_What the exercise asks:_ Copy everything from "P1000475This late sixteenth-/" down to "for material culture’." in the text about the early modern floor tiles, substituting "stoneware" for "earthenware".

P1000475This late sixteenth-/ early seventeenth-century floor tile with a picture of a grasshopper on it was found on the site of Baynard’s Castle, Upper Thames Street. It is London-made tin-glazed earthenware, intricately painted in green, yellow, two shades of blue and mauve. It is one of the objects that a group of postgraduate students and early career researchers spent the day learning to look at in detail at LAARC – the London Archaeological Archive and Research Centre – at the first of a series (watch this space) of AHRC-funded Skills Development workshops on the theme of ‘Methodologies for material culture’.

With the expert help of Alex Werner, Head of History Collections at the Museum of London, and Roy Stephenson, Head of the Museum’s Archaeological Collections and Archives, we tried our hands at constructing biographies of early modern urban things. P1000470This tile was made in Southwark and found at the site of the Royal Exchange when it was rebuilt in the nineteenth century – it has a quarter of a Tudor rose in the top left hand corner, completed as the pattern was repeated. Seeing the two tiles together, you begin to get a sense of London floors – of the complex, self-consciously showy and fashionable Renaissance patterns on which the city’s elite might have been walking around the turn of the century. There are tempting connections between the site of this tile and the image on the previous one too – can we read Thomas Gresham’s emblem in the half a grasshopper and put that together with the floor of the Exchange which he had built? What kind of a map of London pavements would that give us? The answer has to be ‘probably not’! But the kind of biographies these objects invite was the question the day set us: our instinct as historians seemed to be to try to use them as a series of stepping stones that, placed sequentially, generated a particular kind of narrative that was very focused on specific people and important actions.

Dataset records
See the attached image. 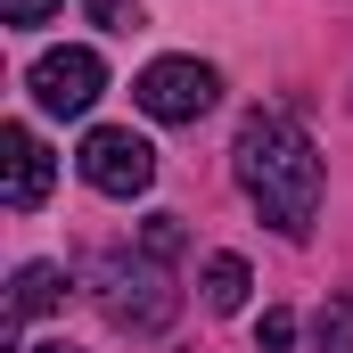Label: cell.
Masks as SVG:
<instances>
[{
  "label": "cell",
  "instance_id": "obj_1",
  "mask_svg": "<svg viewBox=\"0 0 353 353\" xmlns=\"http://www.w3.org/2000/svg\"><path fill=\"white\" fill-rule=\"evenodd\" d=\"M230 165H239V189L255 197V214L279 239H304L321 222V157H312V140H304V123L288 107H255L239 123Z\"/></svg>",
  "mask_w": 353,
  "mask_h": 353
},
{
  "label": "cell",
  "instance_id": "obj_2",
  "mask_svg": "<svg viewBox=\"0 0 353 353\" xmlns=\"http://www.w3.org/2000/svg\"><path fill=\"white\" fill-rule=\"evenodd\" d=\"M90 296H99V312H107L115 329H132V337H157L181 312V288H173V271H165L157 247H107V255L90 263Z\"/></svg>",
  "mask_w": 353,
  "mask_h": 353
},
{
  "label": "cell",
  "instance_id": "obj_3",
  "mask_svg": "<svg viewBox=\"0 0 353 353\" xmlns=\"http://www.w3.org/2000/svg\"><path fill=\"white\" fill-rule=\"evenodd\" d=\"M132 99H140V115H157V123H197V115L222 99V74H214L205 58H157V66L132 83Z\"/></svg>",
  "mask_w": 353,
  "mask_h": 353
},
{
  "label": "cell",
  "instance_id": "obj_4",
  "mask_svg": "<svg viewBox=\"0 0 353 353\" xmlns=\"http://www.w3.org/2000/svg\"><path fill=\"white\" fill-rule=\"evenodd\" d=\"M74 165H83V181L99 189V197H140V189L157 181V148H148L132 123H99Z\"/></svg>",
  "mask_w": 353,
  "mask_h": 353
},
{
  "label": "cell",
  "instance_id": "obj_5",
  "mask_svg": "<svg viewBox=\"0 0 353 353\" xmlns=\"http://www.w3.org/2000/svg\"><path fill=\"white\" fill-rule=\"evenodd\" d=\"M25 83H33V99L50 115H83L90 99H99V83H107V66H99V50H41Z\"/></svg>",
  "mask_w": 353,
  "mask_h": 353
},
{
  "label": "cell",
  "instance_id": "obj_6",
  "mask_svg": "<svg viewBox=\"0 0 353 353\" xmlns=\"http://www.w3.org/2000/svg\"><path fill=\"white\" fill-rule=\"evenodd\" d=\"M0 197H8V214H33V205L50 197V148H41L25 123L0 132Z\"/></svg>",
  "mask_w": 353,
  "mask_h": 353
},
{
  "label": "cell",
  "instance_id": "obj_7",
  "mask_svg": "<svg viewBox=\"0 0 353 353\" xmlns=\"http://www.w3.org/2000/svg\"><path fill=\"white\" fill-rule=\"evenodd\" d=\"M58 304H66V271H58V263H25V271H17V288H8L0 337L17 345V337H25V321H33V312H58Z\"/></svg>",
  "mask_w": 353,
  "mask_h": 353
},
{
  "label": "cell",
  "instance_id": "obj_8",
  "mask_svg": "<svg viewBox=\"0 0 353 353\" xmlns=\"http://www.w3.org/2000/svg\"><path fill=\"white\" fill-rule=\"evenodd\" d=\"M247 288H255V279H247L239 255H205V304H214V312H239V304H247Z\"/></svg>",
  "mask_w": 353,
  "mask_h": 353
},
{
  "label": "cell",
  "instance_id": "obj_9",
  "mask_svg": "<svg viewBox=\"0 0 353 353\" xmlns=\"http://www.w3.org/2000/svg\"><path fill=\"white\" fill-rule=\"evenodd\" d=\"M321 353H353V296H337L321 312Z\"/></svg>",
  "mask_w": 353,
  "mask_h": 353
},
{
  "label": "cell",
  "instance_id": "obj_10",
  "mask_svg": "<svg viewBox=\"0 0 353 353\" xmlns=\"http://www.w3.org/2000/svg\"><path fill=\"white\" fill-rule=\"evenodd\" d=\"M66 0H0V25H50Z\"/></svg>",
  "mask_w": 353,
  "mask_h": 353
},
{
  "label": "cell",
  "instance_id": "obj_11",
  "mask_svg": "<svg viewBox=\"0 0 353 353\" xmlns=\"http://www.w3.org/2000/svg\"><path fill=\"white\" fill-rule=\"evenodd\" d=\"M288 337H296L288 312H263V321H255V353H288Z\"/></svg>",
  "mask_w": 353,
  "mask_h": 353
},
{
  "label": "cell",
  "instance_id": "obj_12",
  "mask_svg": "<svg viewBox=\"0 0 353 353\" xmlns=\"http://www.w3.org/2000/svg\"><path fill=\"white\" fill-rule=\"evenodd\" d=\"M90 25H115V33H132V17H140V0H83Z\"/></svg>",
  "mask_w": 353,
  "mask_h": 353
},
{
  "label": "cell",
  "instance_id": "obj_13",
  "mask_svg": "<svg viewBox=\"0 0 353 353\" xmlns=\"http://www.w3.org/2000/svg\"><path fill=\"white\" fill-rule=\"evenodd\" d=\"M33 353H74V345H66V337H58V345H33Z\"/></svg>",
  "mask_w": 353,
  "mask_h": 353
}]
</instances>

_Result:_
P1000475This late sixteenth-/ early seventeenth-century floor tile with a picture of a grasshopper on it was found on the site of Baynard’s Castle, Upper Thames Street. It is London-made tin-glazed stoneware, intricately painted in green, yellow, two shades of blue and mauve. It is one of the objects that a group of postgraduate students and early career researchers spent the day learning to look at in detail at LAARC – the London Archaeological Archive and Research Centre – at the first of a series (watch this space) of AHRC-funded Skills Development workshops on the theme of ‘Methodologies for material culture’.